3

In pyspark, when using count().over(window), if there is orderBy in the window definition, the results are not correct. Not sure if this is a bug, or there is a better way to do it.

Compare the same group with different window definition, one is with orderBy, another is not. They showed different results. The window definition without orderBy has expected results.

from pyspark.sql.functions import *
from pyspark.sql.types import *
from pyspark.sql.window import Window
cschema = StructType([StructField('customer',StringType()),StructField('sales', IntegerType())])
data = [
    ['Bob',20],
    ['Bob',30],
    ['Bob',22],
    ['John',33],
    ['John', 18],
    ['Bob', 30],
    ['John', 18]]
test_df = spark.createDataFrame(data, schema = cschema)
test_df.show()

+--------+-----+
|customer|sales|
+--------+-----+
|     Bob|   20|
|     Bob|   30|
|     Bob|   22|
|    John|   33|
|    John|   18|
|     Bob|   30|
|    John|   18|
+--------+-----+

win_ordered = Window.partitionBy('customer').orderBy(col('sales'))
win_non_ordered = Window.partitionBy('customer')
test_df.withColumn('cnt1', count(col('sales')).over(win_ordered)).withColumn('cnt2', count(col('sales')).over(win_non_ordered)).show()

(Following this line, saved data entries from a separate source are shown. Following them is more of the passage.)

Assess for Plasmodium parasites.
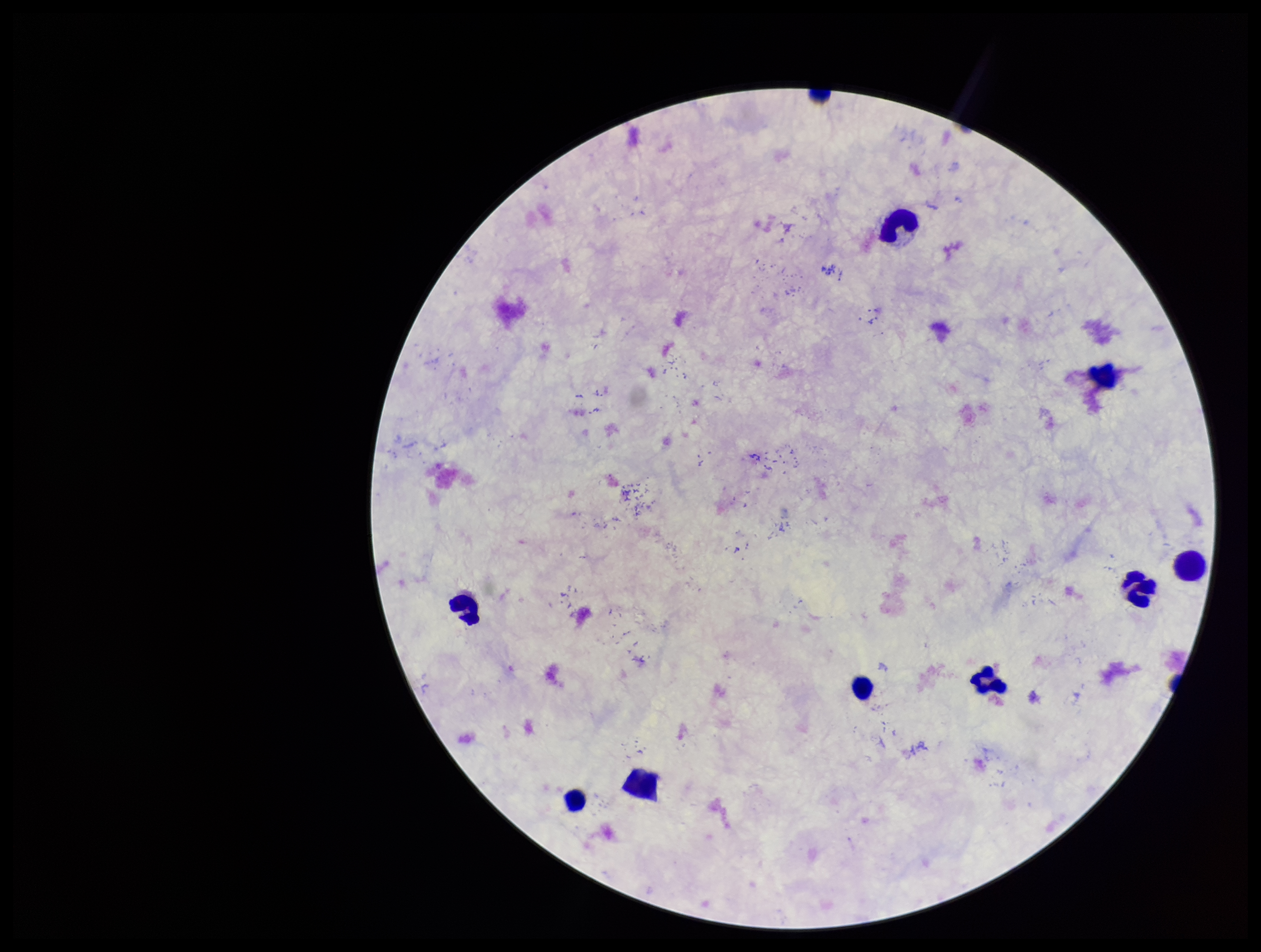
None seen.

Summary:
  - Leukocyte count: 9
  - Capture: smartphone photograph through the microscope eyepiece
  - Image size: 1261×952 pixels
  - Preparation: thick
  - Field of view: one from this slide
  - Patient malaria status: negative
  - Parasite count: 0
  - Stain: Giemsa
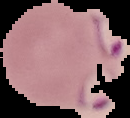
{
  "image_size": "130×118 pixels",
  "image_type": "segmented cell region with the area outside set to black",
  "malaria_status": "parasitized",
  "preparation": "thin blood film"
}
Assess this cell for malaria.
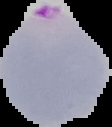
It is parasitized.

Summary:
  - Preparation: thin blood smear
  - Image size: 112×127 pixels
  - Image type: segmented cell region with the area outside set to black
Point out each Plasmodium parasite.
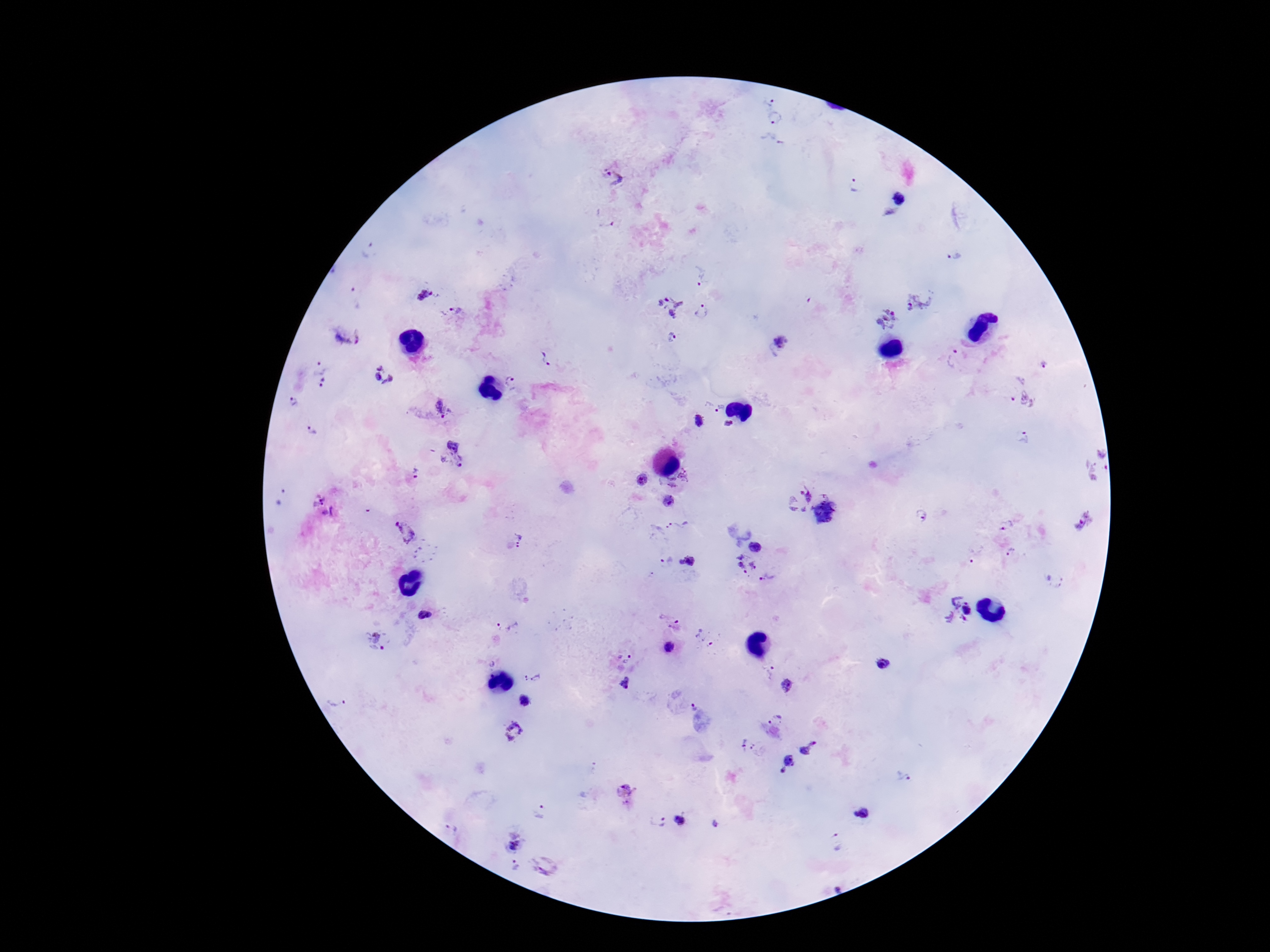

Approximate centers as [x, y] in pixels.
Plasmodium parasites: [769, 100], [775, 120], [771, 144], [614, 178], [855, 187], [900, 200], [606, 223], [369, 251], [952, 255], [703, 275], [424, 294], [355, 299], [918, 301], [670, 306], [458, 310], [702, 312], [886, 320], [349, 338], [672, 339], [781, 342], [546, 358], [956, 359], [1045, 365], [319, 366], [386, 376], [510, 382], [323, 385], [1020, 399], [295, 402], [443, 409], [719, 409], [700, 422], [729, 423], [312, 431], [1024, 437], [454, 453], [1093, 465], [415, 473], [644, 480], [682, 483], [282, 496], [798, 499], [669, 500], [323, 507], [824, 512], [921, 516], [1080, 520], [1007, 525], [676, 526], [406, 531], [520, 541], [757, 547], [1010, 551], [975, 555], [741, 556], [688, 560], [666, 561], [754, 565], [741, 569], [769, 578], [958, 609], [425, 615], [509, 625], [674, 626], [705, 637], [377, 640], [670, 647], [624, 658], [492, 663], [882, 664], [767, 672], [532, 677], [626, 683], [785, 686], [339, 701], [524, 701], [694, 706], [776, 720], [513, 731], [742, 744], [809, 748], [756, 749], [786, 766], [902, 775], [626, 793], [539, 811], [861, 814], [658, 820], [680, 821], [716, 824], [450, 830], [835, 842], [514, 845], [545, 864], [515, 865].

Summary:
  - Stain: Giemsa
  - Preparation: thick blood smear
  - Field of view: single
  - Patient malaria status: infected
  - Image size: 1270×952 pixels
  - Capture: smartphone camera through the microscope eyepiece
  - Magnification: 100x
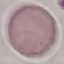
{
  "malaria_status": "uninfected",
  "stain": "Giemsa",
  "preparation": "thin blood film",
  "image_type": "automatically extracted cell patch, resized to 64 × 64 pixels",
  "capture": "smartphone through the microscope eyepiece"
}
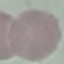

Summary:
  - Malaria status: uninfected
  - Stain: Giemsa
  - Capture: smartphone through the microscope eyepiece
  - Preparation: thin smear
  - Image type: automatically extracted cell patch, resized to 64 × 64 pixels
Name the parasite shown.
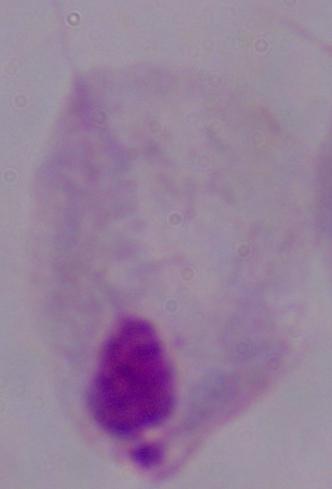
This is a trichomonad.

Micrograph. 1000x magnification.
Assess this cell for malaria.
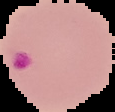

It is parasitized.

From a thin blood smear. Segmented cell region on a black background. Image is 115×112 pixels.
Assess this cell for malaria.
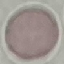
It is uninfected.

Thin smear of blood. Giemsa stain. Cell patch, automatically extracted from a larger field of view and resized to 64 × 64 pixels. Acquired by smartphone through the microscope eyepiece.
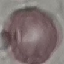

Summary:
  - Malaria status: uninfected
  - Preparation: thin blood film
  - Image type: cell patch, automatically extracted from a larger field of view and resized to 64 × 64 pixels
  - Stain: Giemsa
  - Capture: smartphone through the microscope eyepiece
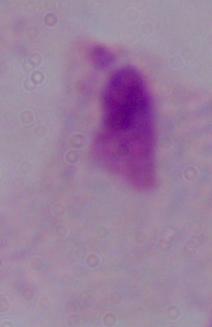
1000x magnification. Micrograph. A trichomonad is seen.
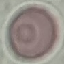

{
  "malaria_status": "uninfected",
  "preparation": "thin blood smear",
  "capture": "smartphone camera at the microscope eyepiece",
  "stain": "Giemsa",
  "image_type": "cell patch, automatically extracted from a larger field of view and resized to 64 × 64 pixels"
}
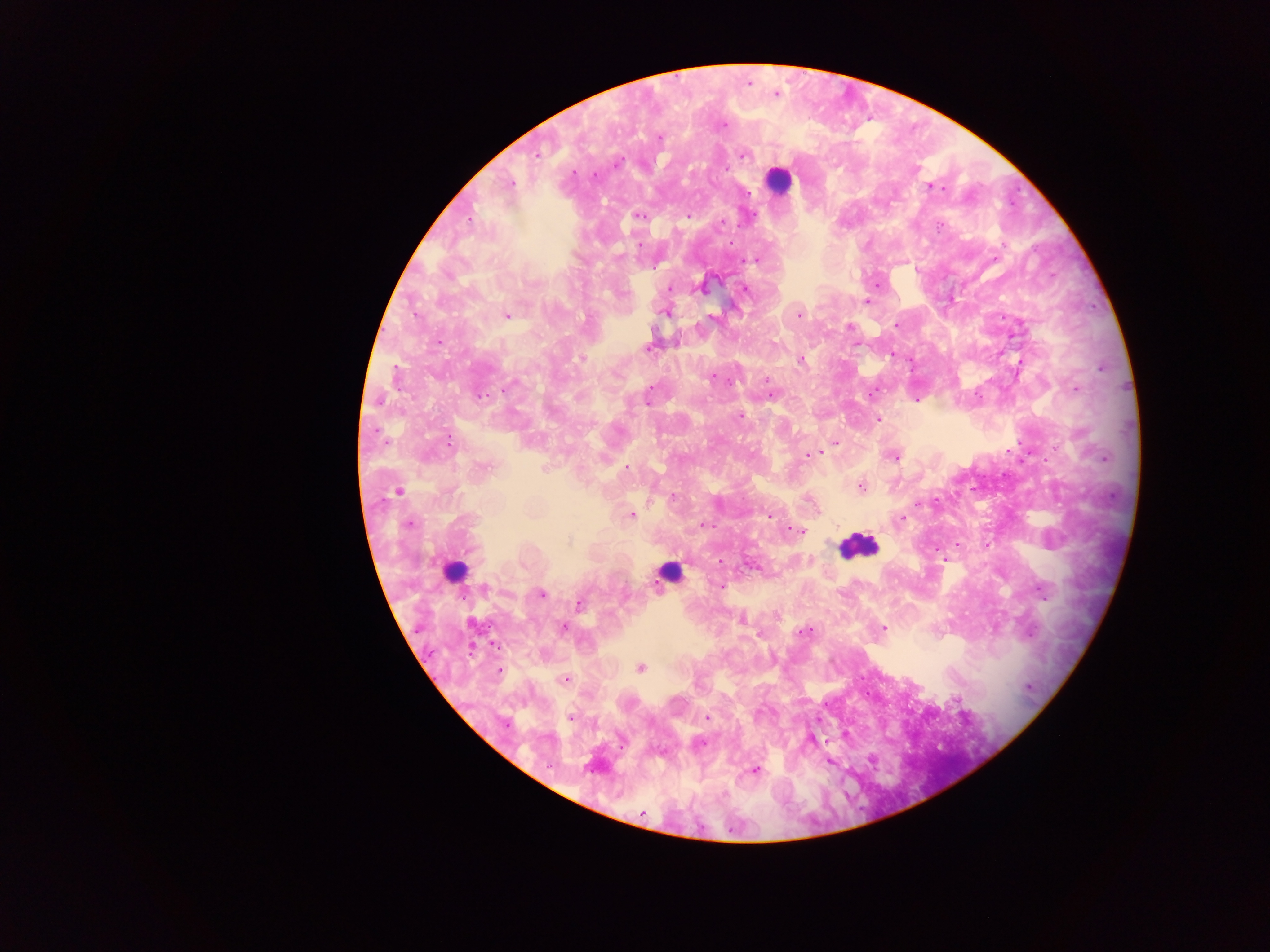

+--------+-----+----+----+
|customer|sales|cnt1|cnt2|
+--------+-----+----+----+
|     Bob|   20|   1|   4|
|     Bob|   22|   2|   4|
|     Bob|   30|   4|   4|
|     Bob|   30|   4|   4|
|    John|   18|   2|   3|
|    John|   18|   2|   3|
|    John|   33|   3|   3|
+--------+-----+----+----+

I am expecting the 'cnt1' column has the same value across the group, just like 'cnt2' column.

Gary Liu
  • 171
  • 2
  • 5
  • it is not a bug ... it is how window functions work ... please see this post https://stackoverflow.com/questions/50945477/count-rows-in-partition-with-order-by – thePurplePython Jul 18 '19 at 19:21
  • Possible duplicate of [Count rows in partition with Order By](https://stackoverflow.com/questions/50945477/count-rows-in-partition-with-order-by) – pault Jul 18 '19 at 19:40

0 Answers0